_Page excerpt_:
I understand Legal Services are more then just forms. BUT you did not even attempt to answer my question. I do not understand why you comment if you do not give any helpful information. I KNOW that getting a lawyer is the BEST option. BUT if you are going to comment at least have the courtesy by shedding some light on franchise vs license agreement or explaining how some wording in licensing agreements would be helpful. Do you get credit points with avvo or something? Well I am flagging your unhelpful response.

Michael Charles Doland

Michael Charles Doland

Posted

You are welcome to do as you see fit. I truly don't need points, and certainly don't answer questions to aggravate Avvo askers. Trademarks can be licensed, but a requirement is to control the quality of the product or service even after the licensing. If you are sure you only need a license, then doing an internet search on trademark license agreement template hundreds show up, including from Entrepreneur Magazine and Princeton University. If it is not a mark alone but a business model that you are transferring plus a trademark, that's a franchise. An internet search for franchise agreement template equally yields hundreds of forms. You cannot just say in a license agreement "this is not a franchise". That has no legal effect. It is the analysis of when a license becomes a franchise that it becomes complex When I advised a former multinational client with 450 stores in the US that all their license agreements (prepared by a prestigious Washington DC lawfirm) were instead unregistered franchises, they laughed. Until the first store sued for rescission based on the franchise laws. Your questions asks for forms. I explain that the form without the analysis is often of little value. I also gave you a practical heads-up about the likelihood of getting free forms. Sorry you were upset. Good luck in your venture.

Asker

Posted

Sorry for being so hard on you earlier. It's just frustrating for small business to comply with every tiny thing and still turn a margin.

_Complete the following_:
• A. Please extract the portion of the forum thread between "I understand Legal" and "your unhelpful response.", inclusive.
• B. According to the forum thread, what does licensing a trademark require the owner to keep controlling after the license is granted?
The items after this point are separate material, unrelated to the forum thread.

_Material_:
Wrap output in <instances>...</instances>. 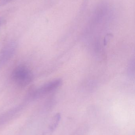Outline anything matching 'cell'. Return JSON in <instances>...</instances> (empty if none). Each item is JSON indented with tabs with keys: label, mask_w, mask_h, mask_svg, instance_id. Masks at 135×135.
<instances>
[{
	"label": "cell",
	"mask_w": 135,
	"mask_h": 135,
	"mask_svg": "<svg viewBox=\"0 0 135 135\" xmlns=\"http://www.w3.org/2000/svg\"><path fill=\"white\" fill-rule=\"evenodd\" d=\"M61 84L62 81L60 79L54 80L34 90L31 93L30 96L33 98H38L58 88Z\"/></svg>",
	"instance_id": "7a4b0ae2"
},
{
	"label": "cell",
	"mask_w": 135,
	"mask_h": 135,
	"mask_svg": "<svg viewBox=\"0 0 135 135\" xmlns=\"http://www.w3.org/2000/svg\"><path fill=\"white\" fill-rule=\"evenodd\" d=\"M1 21H0V26H1Z\"/></svg>",
	"instance_id": "8992f818"
},
{
	"label": "cell",
	"mask_w": 135,
	"mask_h": 135,
	"mask_svg": "<svg viewBox=\"0 0 135 135\" xmlns=\"http://www.w3.org/2000/svg\"><path fill=\"white\" fill-rule=\"evenodd\" d=\"M12 1H13V0H2V3L4 4V3H8V2H10Z\"/></svg>",
	"instance_id": "5b68a950"
},
{
	"label": "cell",
	"mask_w": 135,
	"mask_h": 135,
	"mask_svg": "<svg viewBox=\"0 0 135 135\" xmlns=\"http://www.w3.org/2000/svg\"><path fill=\"white\" fill-rule=\"evenodd\" d=\"M16 44L11 42L6 46L0 52V67L7 63L13 56L16 51Z\"/></svg>",
	"instance_id": "3957f363"
},
{
	"label": "cell",
	"mask_w": 135,
	"mask_h": 135,
	"mask_svg": "<svg viewBox=\"0 0 135 135\" xmlns=\"http://www.w3.org/2000/svg\"><path fill=\"white\" fill-rule=\"evenodd\" d=\"M11 77L13 81L20 86L28 85L33 79V75L31 71L24 66H18L14 69Z\"/></svg>",
	"instance_id": "6da1fadb"
},
{
	"label": "cell",
	"mask_w": 135,
	"mask_h": 135,
	"mask_svg": "<svg viewBox=\"0 0 135 135\" xmlns=\"http://www.w3.org/2000/svg\"><path fill=\"white\" fill-rule=\"evenodd\" d=\"M61 119V115L59 113L56 114L54 118H53L52 121L50 126V129L52 131L55 130V128L57 127V126L58 125Z\"/></svg>",
	"instance_id": "277c9868"
}]
</instances>
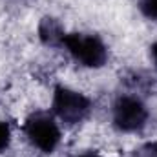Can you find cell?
Here are the masks:
<instances>
[{"label":"cell","instance_id":"obj_1","mask_svg":"<svg viewBox=\"0 0 157 157\" xmlns=\"http://www.w3.org/2000/svg\"><path fill=\"white\" fill-rule=\"evenodd\" d=\"M62 48L84 68H102L108 60L106 44L91 33H66Z\"/></svg>","mask_w":157,"mask_h":157},{"label":"cell","instance_id":"obj_2","mask_svg":"<svg viewBox=\"0 0 157 157\" xmlns=\"http://www.w3.org/2000/svg\"><path fill=\"white\" fill-rule=\"evenodd\" d=\"M53 113L66 126H77L84 122L91 113V101L77 90L68 86H57L51 101Z\"/></svg>","mask_w":157,"mask_h":157},{"label":"cell","instance_id":"obj_3","mask_svg":"<svg viewBox=\"0 0 157 157\" xmlns=\"http://www.w3.org/2000/svg\"><path fill=\"white\" fill-rule=\"evenodd\" d=\"M150 119V112L143 99L135 95H119L112 106L113 126L122 133L141 132Z\"/></svg>","mask_w":157,"mask_h":157},{"label":"cell","instance_id":"obj_4","mask_svg":"<svg viewBox=\"0 0 157 157\" xmlns=\"http://www.w3.org/2000/svg\"><path fill=\"white\" fill-rule=\"evenodd\" d=\"M22 130L28 141L44 154L55 152L60 143V128L55 117L48 112H33L24 121Z\"/></svg>","mask_w":157,"mask_h":157},{"label":"cell","instance_id":"obj_5","mask_svg":"<svg viewBox=\"0 0 157 157\" xmlns=\"http://www.w3.org/2000/svg\"><path fill=\"white\" fill-rule=\"evenodd\" d=\"M64 28L59 24L57 18L53 17H44L39 24V37L42 44L49 46V48H62V40H64Z\"/></svg>","mask_w":157,"mask_h":157},{"label":"cell","instance_id":"obj_6","mask_svg":"<svg viewBox=\"0 0 157 157\" xmlns=\"http://www.w3.org/2000/svg\"><path fill=\"white\" fill-rule=\"evenodd\" d=\"M139 11L144 18L157 22V0H139Z\"/></svg>","mask_w":157,"mask_h":157},{"label":"cell","instance_id":"obj_7","mask_svg":"<svg viewBox=\"0 0 157 157\" xmlns=\"http://www.w3.org/2000/svg\"><path fill=\"white\" fill-rule=\"evenodd\" d=\"M11 144V128L7 122L0 121V154L6 152Z\"/></svg>","mask_w":157,"mask_h":157},{"label":"cell","instance_id":"obj_8","mask_svg":"<svg viewBox=\"0 0 157 157\" xmlns=\"http://www.w3.org/2000/svg\"><path fill=\"white\" fill-rule=\"evenodd\" d=\"M133 157H157V141L155 143H146V144L139 146L133 152Z\"/></svg>","mask_w":157,"mask_h":157},{"label":"cell","instance_id":"obj_9","mask_svg":"<svg viewBox=\"0 0 157 157\" xmlns=\"http://www.w3.org/2000/svg\"><path fill=\"white\" fill-rule=\"evenodd\" d=\"M150 53H152V60H154V64H155V70H157V42L150 48Z\"/></svg>","mask_w":157,"mask_h":157},{"label":"cell","instance_id":"obj_10","mask_svg":"<svg viewBox=\"0 0 157 157\" xmlns=\"http://www.w3.org/2000/svg\"><path fill=\"white\" fill-rule=\"evenodd\" d=\"M78 157H101V155L95 154V152H86V154H82V155H78Z\"/></svg>","mask_w":157,"mask_h":157}]
</instances>
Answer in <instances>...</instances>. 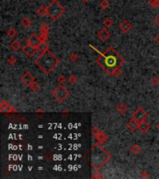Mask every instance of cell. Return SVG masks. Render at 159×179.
<instances>
[{"label":"cell","instance_id":"6da1fadb","mask_svg":"<svg viewBox=\"0 0 159 179\" xmlns=\"http://www.w3.org/2000/svg\"><path fill=\"white\" fill-rule=\"evenodd\" d=\"M103 55L104 66L103 69L108 75L112 76L114 70L116 68H121V66L126 62V61L121 57V55L112 47L108 48L103 53Z\"/></svg>","mask_w":159,"mask_h":179},{"label":"cell","instance_id":"7a4b0ae2","mask_svg":"<svg viewBox=\"0 0 159 179\" xmlns=\"http://www.w3.org/2000/svg\"><path fill=\"white\" fill-rule=\"evenodd\" d=\"M91 165L95 171H99L111 159V154L106 151L100 143H96L91 146L90 151Z\"/></svg>","mask_w":159,"mask_h":179},{"label":"cell","instance_id":"3957f363","mask_svg":"<svg viewBox=\"0 0 159 179\" xmlns=\"http://www.w3.org/2000/svg\"><path fill=\"white\" fill-rule=\"evenodd\" d=\"M34 64L40 68L44 73L50 74L54 70L55 67L60 64V60L50 51L43 52L36 59H34Z\"/></svg>","mask_w":159,"mask_h":179},{"label":"cell","instance_id":"277c9868","mask_svg":"<svg viewBox=\"0 0 159 179\" xmlns=\"http://www.w3.org/2000/svg\"><path fill=\"white\" fill-rule=\"evenodd\" d=\"M47 16L50 18L52 21H57L64 14L65 8L61 5L58 0H52V1L47 6Z\"/></svg>","mask_w":159,"mask_h":179},{"label":"cell","instance_id":"5b68a950","mask_svg":"<svg viewBox=\"0 0 159 179\" xmlns=\"http://www.w3.org/2000/svg\"><path fill=\"white\" fill-rule=\"evenodd\" d=\"M51 94L53 95V97L55 98V100L59 103H63L70 95L69 91H67V89L64 88L63 85H59L58 87L55 88L52 91Z\"/></svg>","mask_w":159,"mask_h":179},{"label":"cell","instance_id":"8992f818","mask_svg":"<svg viewBox=\"0 0 159 179\" xmlns=\"http://www.w3.org/2000/svg\"><path fill=\"white\" fill-rule=\"evenodd\" d=\"M148 117H149L148 113L143 108H141V107H139V108L133 113V115H132V119H136L138 122H141V121H143V120H146Z\"/></svg>","mask_w":159,"mask_h":179},{"label":"cell","instance_id":"52a82bcc","mask_svg":"<svg viewBox=\"0 0 159 179\" xmlns=\"http://www.w3.org/2000/svg\"><path fill=\"white\" fill-rule=\"evenodd\" d=\"M0 111L2 113H16L17 110L13 107L10 103L7 101H2L0 104Z\"/></svg>","mask_w":159,"mask_h":179},{"label":"cell","instance_id":"ba28073f","mask_svg":"<svg viewBox=\"0 0 159 179\" xmlns=\"http://www.w3.org/2000/svg\"><path fill=\"white\" fill-rule=\"evenodd\" d=\"M26 43H27L28 45H31V46L34 47V48L38 49L39 45H40V44L42 43V41H41L40 37H39V35H35V34H33V35H31L30 37H28V39H27V41H26Z\"/></svg>","mask_w":159,"mask_h":179},{"label":"cell","instance_id":"9c48e42d","mask_svg":"<svg viewBox=\"0 0 159 179\" xmlns=\"http://www.w3.org/2000/svg\"><path fill=\"white\" fill-rule=\"evenodd\" d=\"M21 81L23 82L25 86L30 87V85L34 81V77L30 72H26L21 78Z\"/></svg>","mask_w":159,"mask_h":179},{"label":"cell","instance_id":"30bf717a","mask_svg":"<svg viewBox=\"0 0 159 179\" xmlns=\"http://www.w3.org/2000/svg\"><path fill=\"white\" fill-rule=\"evenodd\" d=\"M98 37L100 38V41L105 42L111 37V33H110L106 28H103L98 32Z\"/></svg>","mask_w":159,"mask_h":179},{"label":"cell","instance_id":"8fae6325","mask_svg":"<svg viewBox=\"0 0 159 179\" xmlns=\"http://www.w3.org/2000/svg\"><path fill=\"white\" fill-rule=\"evenodd\" d=\"M23 52L25 53V55L26 56H28V57H33L34 54H35V52H36L37 51V49L36 48H34L33 46H31V45H26V46H24L23 48Z\"/></svg>","mask_w":159,"mask_h":179},{"label":"cell","instance_id":"7c38bea8","mask_svg":"<svg viewBox=\"0 0 159 179\" xmlns=\"http://www.w3.org/2000/svg\"><path fill=\"white\" fill-rule=\"evenodd\" d=\"M132 28V25H131V24L130 22H129V21H127V20H125V21H123L120 24H119V29H120L121 31L123 33H127V32H129L130 31V29Z\"/></svg>","mask_w":159,"mask_h":179},{"label":"cell","instance_id":"4fadbf2b","mask_svg":"<svg viewBox=\"0 0 159 179\" xmlns=\"http://www.w3.org/2000/svg\"><path fill=\"white\" fill-rule=\"evenodd\" d=\"M95 138H96V140H97V142H98V143H100V144H103V143H105L106 141H107L108 135H107V134H106L104 132L100 131V132L95 136Z\"/></svg>","mask_w":159,"mask_h":179},{"label":"cell","instance_id":"5bb4252c","mask_svg":"<svg viewBox=\"0 0 159 179\" xmlns=\"http://www.w3.org/2000/svg\"><path fill=\"white\" fill-rule=\"evenodd\" d=\"M127 127L129 128V129L130 130V131L134 132L135 130L138 129V127H139V122L137 121L136 119H131L129 120V121L127 123Z\"/></svg>","mask_w":159,"mask_h":179},{"label":"cell","instance_id":"9a60e30c","mask_svg":"<svg viewBox=\"0 0 159 179\" xmlns=\"http://www.w3.org/2000/svg\"><path fill=\"white\" fill-rule=\"evenodd\" d=\"M138 129L140 130V132H141V133H146V132H148V130L150 129V124L146 121V120H143V121L139 122Z\"/></svg>","mask_w":159,"mask_h":179},{"label":"cell","instance_id":"2e32d148","mask_svg":"<svg viewBox=\"0 0 159 179\" xmlns=\"http://www.w3.org/2000/svg\"><path fill=\"white\" fill-rule=\"evenodd\" d=\"M116 112L119 113L120 115H124L127 111V105L124 104V103H119V104L116 105Z\"/></svg>","mask_w":159,"mask_h":179},{"label":"cell","instance_id":"e0dca14e","mask_svg":"<svg viewBox=\"0 0 159 179\" xmlns=\"http://www.w3.org/2000/svg\"><path fill=\"white\" fill-rule=\"evenodd\" d=\"M36 14L39 17H45L46 15H47V7L45 6H40L36 8Z\"/></svg>","mask_w":159,"mask_h":179},{"label":"cell","instance_id":"ac0fdd59","mask_svg":"<svg viewBox=\"0 0 159 179\" xmlns=\"http://www.w3.org/2000/svg\"><path fill=\"white\" fill-rule=\"evenodd\" d=\"M21 25L23 26V28H29L30 26L32 25V20H31L29 17H24L21 21Z\"/></svg>","mask_w":159,"mask_h":179},{"label":"cell","instance_id":"d6986e66","mask_svg":"<svg viewBox=\"0 0 159 179\" xmlns=\"http://www.w3.org/2000/svg\"><path fill=\"white\" fill-rule=\"evenodd\" d=\"M10 48L12 49L13 51H17L21 48V42L19 41V40H14V41H12L10 43Z\"/></svg>","mask_w":159,"mask_h":179},{"label":"cell","instance_id":"ffe728a7","mask_svg":"<svg viewBox=\"0 0 159 179\" xmlns=\"http://www.w3.org/2000/svg\"><path fill=\"white\" fill-rule=\"evenodd\" d=\"M7 35H8L10 37H11V38H14V37H16V35H18V31H17L14 27H10V29L8 30Z\"/></svg>","mask_w":159,"mask_h":179},{"label":"cell","instance_id":"44dd1931","mask_svg":"<svg viewBox=\"0 0 159 179\" xmlns=\"http://www.w3.org/2000/svg\"><path fill=\"white\" fill-rule=\"evenodd\" d=\"M100 7L101 10H107L110 7V3H109L108 0H101V2L100 3Z\"/></svg>","mask_w":159,"mask_h":179},{"label":"cell","instance_id":"7402d4cb","mask_svg":"<svg viewBox=\"0 0 159 179\" xmlns=\"http://www.w3.org/2000/svg\"><path fill=\"white\" fill-rule=\"evenodd\" d=\"M130 150H131V152H132V153H133V154L138 155V154L140 153V152L141 148H140V146L139 145L135 144V145H133V146H131Z\"/></svg>","mask_w":159,"mask_h":179},{"label":"cell","instance_id":"603a6c76","mask_svg":"<svg viewBox=\"0 0 159 179\" xmlns=\"http://www.w3.org/2000/svg\"><path fill=\"white\" fill-rule=\"evenodd\" d=\"M48 31H50V26H48L47 24H43L40 27V34H44V35H47Z\"/></svg>","mask_w":159,"mask_h":179},{"label":"cell","instance_id":"cb8c5ba5","mask_svg":"<svg viewBox=\"0 0 159 179\" xmlns=\"http://www.w3.org/2000/svg\"><path fill=\"white\" fill-rule=\"evenodd\" d=\"M103 25L107 28L112 27V26L114 25V21L111 19V18H106V19H104V21H103Z\"/></svg>","mask_w":159,"mask_h":179},{"label":"cell","instance_id":"d4e9b609","mask_svg":"<svg viewBox=\"0 0 159 179\" xmlns=\"http://www.w3.org/2000/svg\"><path fill=\"white\" fill-rule=\"evenodd\" d=\"M30 89L32 90L34 92H36L40 90V85H39L36 81H34L32 84L30 85Z\"/></svg>","mask_w":159,"mask_h":179},{"label":"cell","instance_id":"484cf974","mask_svg":"<svg viewBox=\"0 0 159 179\" xmlns=\"http://www.w3.org/2000/svg\"><path fill=\"white\" fill-rule=\"evenodd\" d=\"M38 50H40L42 52H45V51H50V47H48V45L46 42H42L40 45H39Z\"/></svg>","mask_w":159,"mask_h":179},{"label":"cell","instance_id":"4316f807","mask_svg":"<svg viewBox=\"0 0 159 179\" xmlns=\"http://www.w3.org/2000/svg\"><path fill=\"white\" fill-rule=\"evenodd\" d=\"M148 4L150 7L153 8H159V0H148Z\"/></svg>","mask_w":159,"mask_h":179},{"label":"cell","instance_id":"83f0119b","mask_svg":"<svg viewBox=\"0 0 159 179\" xmlns=\"http://www.w3.org/2000/svg\"><path fill=\"white\" fill-rule=\"evenodd\" d=\"M68 81H69L70 84H74V83H76L78 81V78L74 75H71L69 77V78H68Z\"/></svg>","mask_w":159,"mask_h":179},{"label":"cell","instance_id":"f1b7e54d","mask_svg":"<svg viewBox=\"0 0 159 179\" xmlns=\"http://www.w3.org/2000/svg\"><path fill=\"white\" fill-rule=\"evenodd\" d=\"M122 74H123V72H122L121 68H116V70L114 71V73H113L112 76H114V77H116V78H118V77H121Z\"/></svg>","mask_w":159,"mask_h":179},{"label":"cell","instance_id":"f546056e","mask_svg":"<svg viewBox=\"0 0 159 179\" xmlns=\"http://www.w3.org/2000/svg\"><path fill=\"white\" fill-rule=\"evenodd\" d=\"M69 59L71 62H76L79 59V56L76 54V53H71L70 56H69Z\"/></svg>","mask_w":159,"mask_h":179},{"label":"cell","instance_id":"4dcf8cb0","mask_svg":"<svg viewBox=\"0 0 159 179\" xmlns=\"http://www.w3.org/2000/svg\"><path fill=\"white\" fill-rule=\"evenodd\" d=\"M16 58L14 56H10L8 58V62L10 64V65H14L16 64Z\"/></svg>","mask_w":159,"mask_h":179},{"label":"cell","instance_id":"1f68e13d","mask_svg":"<svg viewBox=\"0 0 159 179\" xmlns=\"http://www.w3.org/2000/svg\"><path fill=\"white\" fill-rule=\"evenodd\" d=\"M100 132V130L98 127H96V126L92 127V129H91V133H92V135H93L94 137H95Z\"/></svg>","mask_w":159,"mask_h":179},{"label":"cell","instance_id":"d6a6232c","mask_svg":"<svg viewBox=\"0 0 159 179\" xmlns=\"http://www.w3.org/2000/svg\"><path fill=\"white\" fill-rule=\"evenodd\" d=\"M151 83L153 86H159V78L158 77H154L151 79Z\"/></svg>","mask_w":159,"mask_h":179},{"label":"cell","instance_id":"836d02e7","mask_svg":"<svg viewBox=\"0 0 159 179\" xmlns=\"http://www.w3.org/2000/svg\"><path fill=\"white\" fill-rule=\"evenodd\" d=\"M39 37H40L41 41L42 42H47L48 40V35H44V34H40V35H39Z\"/></svg>","mask_w":159,"mask_h":179},{"label":"cell","instance_id":"e575fe53","mask_svg":"<svg viewBox=\"0 0 159 179\" xmlns=\"http://www.w3.org/2000/svg\"><path fill=\"white\" fill-rule=\"evenodd\" d=\"M66 80V78H65V77L63 75H61V76H60V77L57 78V81H58V83H60L61 85L63 84V83H64V81Z\"/></svg>","mask_w":159,"mask_h":179},{"label":"cell","instance_id":"d590c367","mask_svg":"<svg viewBox=\"0 0 159 179\" xmlns=\"http://www.w3.org/2000/svg\"><path fill=\"white\" fill-rule=\"evenodd\" d=\"M140 177H141V178H148V177H149V173H148L146 171L141 172V173H140Z\"/></svg>","mask_w":159,"mask_h":179},{"label":"cell","instance_id":"8d00e7d4","mask_svg":"<svg viewBox=\"0 0 159 179\" xmlns=\"http://www.w3.org/2000/svg\"><path fill=\"white\" fill-rule=\"evenodd\" d=\"M91 177L92 178H104V176H101V174H100V173H96V174H94V176H92Z\"/></svg>","mask_w":159,"mask_h":179},{"label":"cell","instance_id":"74e56055","mask_svg":"<svg viewBox=\"0 0 159 179\" xmlns=\"http://www.w3.org/2000/svg\"><path fill=\"white\" fill-rule=\"evenodd\" d=\"M154 24L159 27V14L156 17V19H154Z\"/></svg>","mask_w":159,"mask_h":179},{"label":"cell","instance_id":"f35d334b","mask_svg":"<svg viewBox=\"0 0 159 179\" xmlns=\"http://www.w3.org/2000/svg\"><path fill=\"white\" fill-rule=\"evenodd\" d=\"M154 40H156V42L159 45V34L156 35V38H154Z\"/></svg>","mask_w":159,"mask_h":179},{"label":"cell","instance_id":"ab89813d","mask_svg":"<svg viewBox=\"0 0 159 179\" xmlns=\"http://www.w3.org/2000/svg\"><path fill=\"white\" fill-rule=\"evenodd\" d=\"M81 1H82L83 3H87V2H89L90 0H81Z\"/></svg>","mask_w":159,"mask_h":179},{"label":"cell","instance_id":"60d3db41","mask_svg":"<svg viewBox=\"0 0 159 179\" xmlns=\"http://www.w3.org/2000/svg\"><path fill=\"white\" fill-rule=\"evenodd\" d=\"M156 128L158 129V131H159V121H158V123L156 124Z\"/></svg>","mask_w":159,"mask_h":179},{"label":"cell","instance_id":"b9f144b4","mask_svg":"<svg viewBox=\"0 0 159 179\" xmlns=\"http://www.w3.org/2000/svg\"><path fill=\"white\" fill-rule=\"evenodd\" d=\"M30 1H34V0H30Z\"/></svg>","mask_w":159,"mask_h":179},{"label":"cell","instance_id":"7bdbcfd3","mask_svg":"<svg viewBox=\"0 0 159 179\" xmlns=\"http://www.w3.org/2000/svg\"><path fill=\"white\" fill-rule=\"evenodd\" d=\"M157 165H158V167H159V162H158V164H157Z\"/></svg>","mask_w":159,"mask_h":179}]
</instances>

_Solutions to the problems_:
• A.
I understand Legal Services are more then just forms. BUT you did not even attempt to answer my question. I do not understand why you comment if you do not give any helpful information. I KNOW that getting a lawyer is the BEST option. BUT if you are going to comment at least have the courtesy by shedding some light on franchise vs license agreement or explaining how some wording in licensing agreements would be helpful. Do you get credit points with avvo or something? Well I am flagging your unhelpful response.

• B. The quality of the product or service.